Your answer must consist of the records below, reproduced exactly, with every picture removed.
================
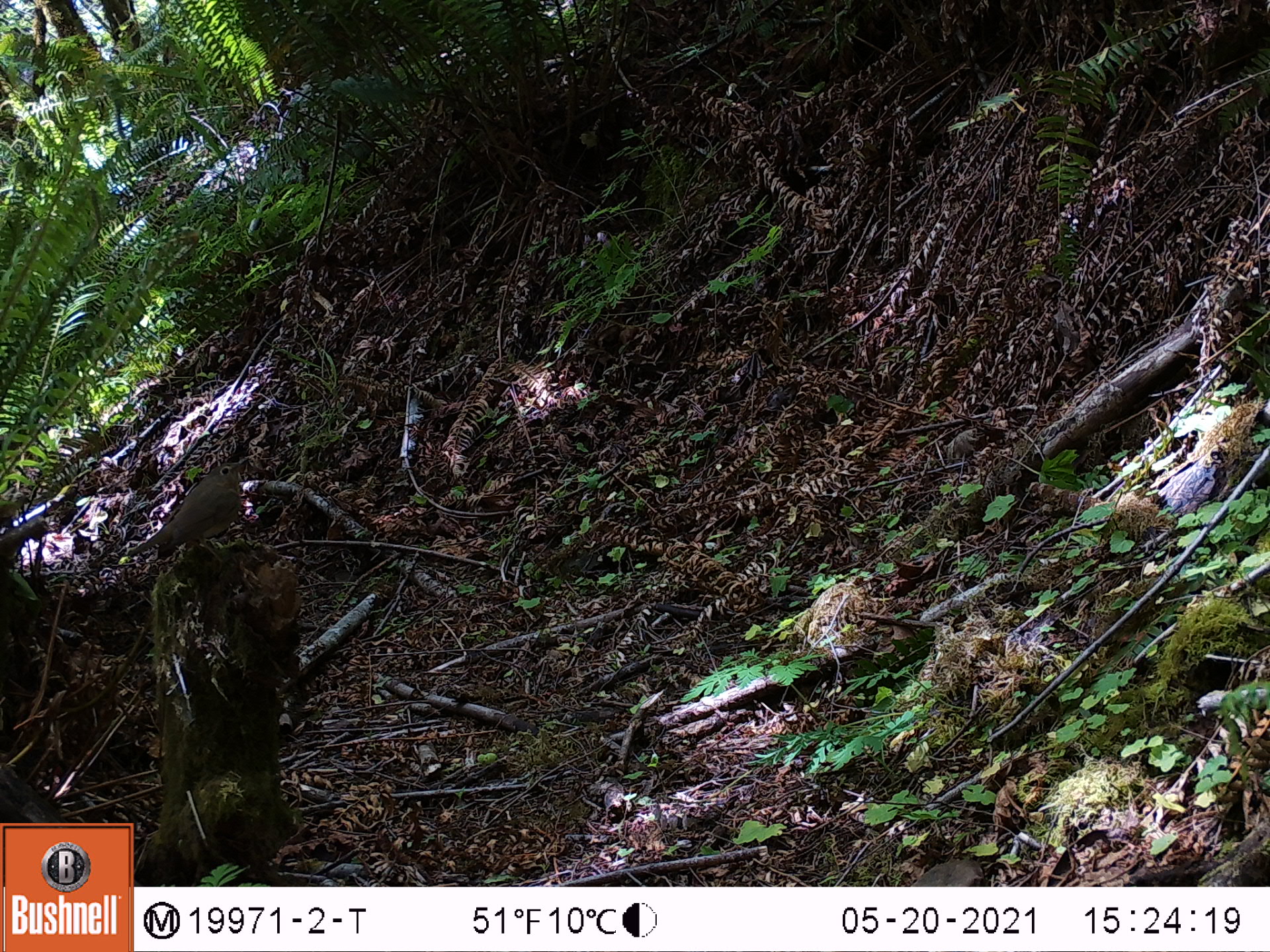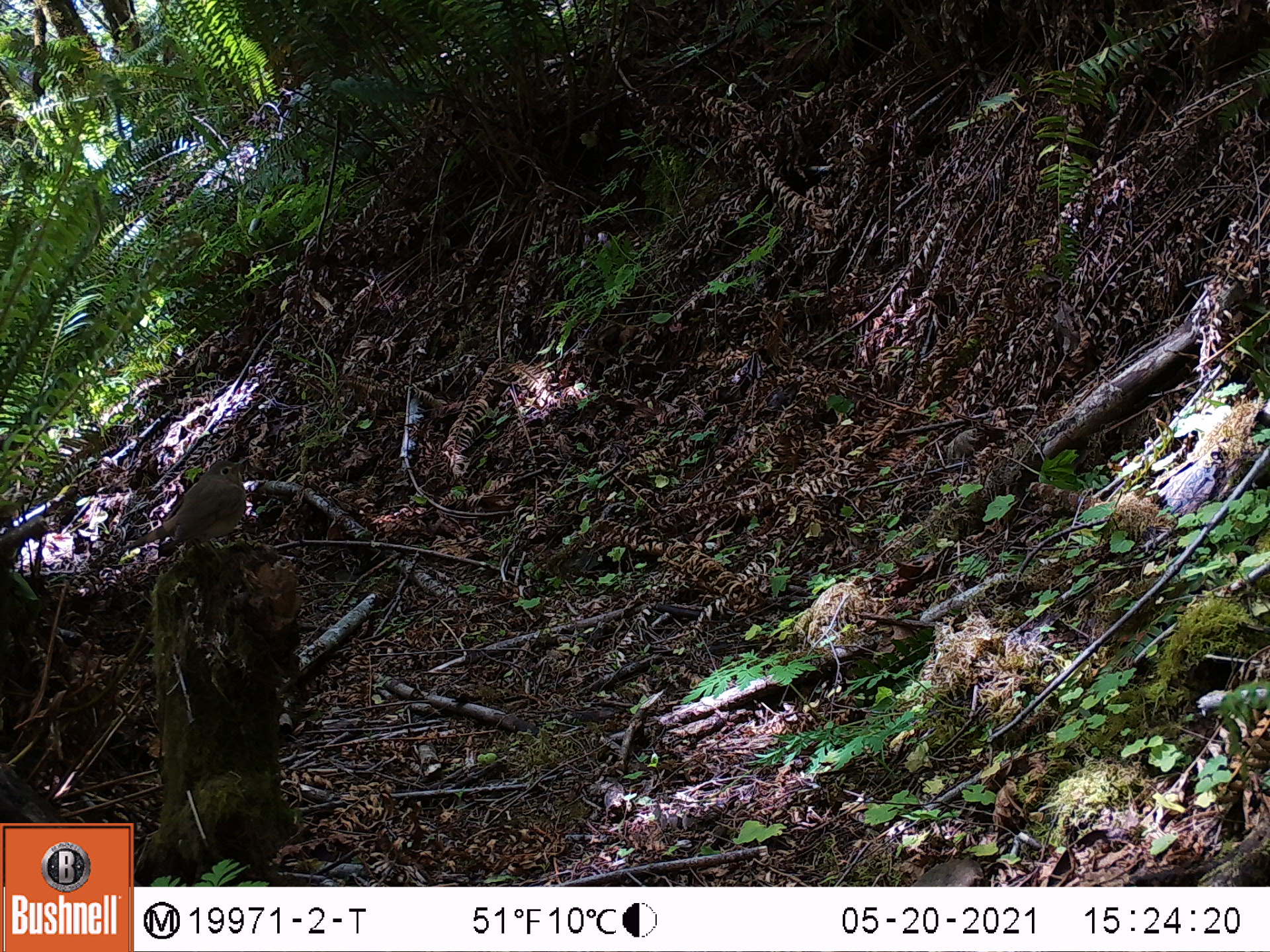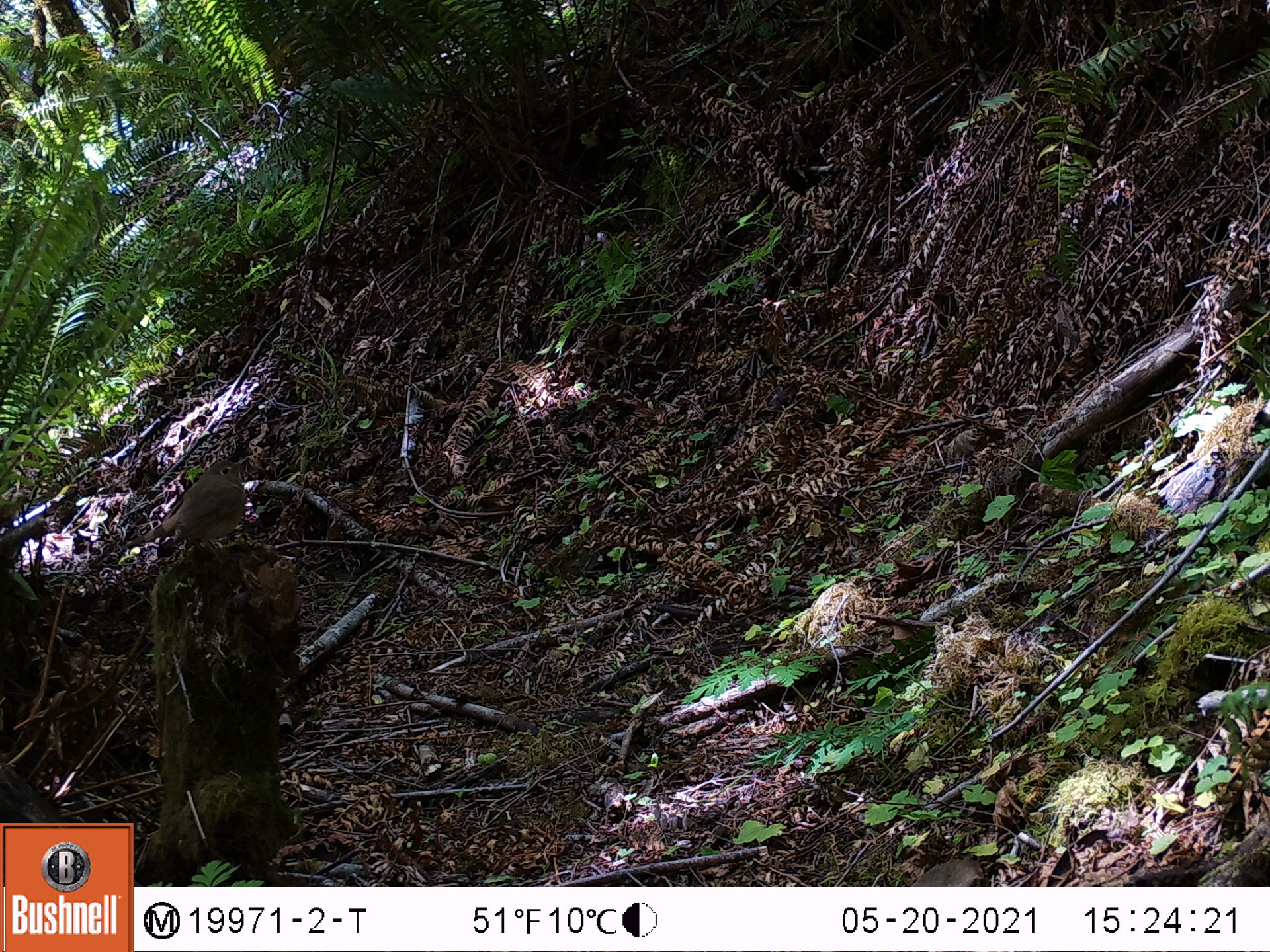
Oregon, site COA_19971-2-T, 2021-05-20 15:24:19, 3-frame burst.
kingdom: Animalia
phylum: Chordata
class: Aves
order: Passeriformes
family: Turdidae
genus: Catharus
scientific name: Catharus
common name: brown thrushes and nightingale-thrushes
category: catharus species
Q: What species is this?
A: Catharus species (brown thrushes and nightingale-thrushes) (Catharus).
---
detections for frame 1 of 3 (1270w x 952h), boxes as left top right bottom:
catharus species: 114 426 282 597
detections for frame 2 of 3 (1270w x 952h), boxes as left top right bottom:
catharus species: 100 429 288 601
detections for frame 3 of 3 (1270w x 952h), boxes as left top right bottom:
================
* [Answer below]
Oregon, site COA_19971-2-T, 2021-05-20 15:24:19, 3-frame burst.
kingdom: Animalia
phylum: Chordata
class: Aves
order: Passeriformes
family: Turdidae
genus: Catharus
scientific name: Catharus
common name: brown thrushes and nightingale-thrushes
category: catharus species
Q: What species is this?
A: Catharus species (brown thrushes and nightingale-thrushes) (Catharus).
---
detections for frame 1 of 3 (1270w x 952h), boxes as left top right bottom:
catharus species: 114 426 282 597
detections for frame 2 of 3 (1270w x 952h), boxes as left top right bottom:
catharus species: 100 429 288 601
detections for frame 3 of 3 (1270w x 952h), boxes as left top right bottom:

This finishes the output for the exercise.